EXTRAIT CITÉ:
___

1 – Voltaire lui avait écrit pour qu’il envoyât quelque argent de Berne où l’on ouvrait un concours sur la réforme des lois criminelles. Voyez notre Avertissement sur le Prix de la justice et de l’humanité. (G.A.)

2 – Voltaire voulait que le prince lui remboursât le capital prêté. (G.A.)

 

 

 

 

 

550 – DU ROI

 

 

A Potsdam, le 5 Septembre 1777.

 

 

 

          Vous aurez sûrement reçu à présent le prix destiné en Suisse à celui qui aura le mieux apprécié la justesse des punitions : mais il me semble que M. Beccaria n’a guère laissé à glaner après lui. Il n’y a qu’à s’en tenir à ce qu’il a si judicieusement proposé. Dès que les peines sont proportionnées au délit, tout est en règle.

 

          Je ne m’étonne point de ce qu’on fait en Espagne : on y rétablit l’inquisition, on se gendarme contre le bon sens, en un mot, on y fait des sottises. Au lieu du philosophe d’Aranda, c’est un confesseur, ou capucin, ou cordelier (1), qui gouverne le roi (2) : ex ungue leonem.

___

DONNÉES ENREGISTRÉES:
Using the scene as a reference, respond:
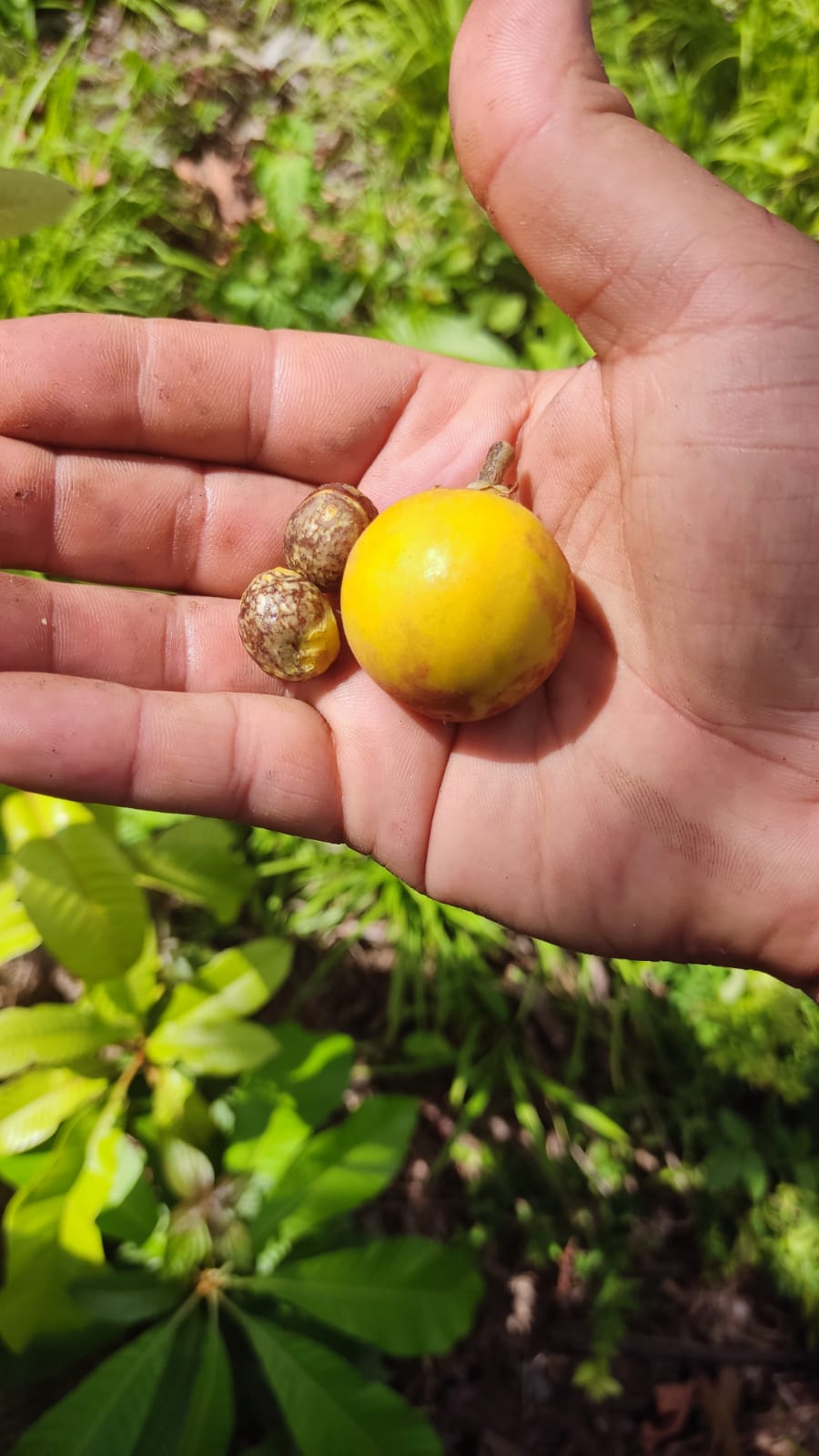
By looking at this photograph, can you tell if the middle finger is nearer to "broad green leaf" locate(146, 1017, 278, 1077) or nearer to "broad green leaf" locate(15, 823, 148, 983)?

___

ÉNONCÉ:
D'après l'extrait cité, à quelle condition tout est-il en règle en matière de punitions ?

RÉSULTAT FINAL:
Tout est en règle dès que les peines sont proportionnées au délit.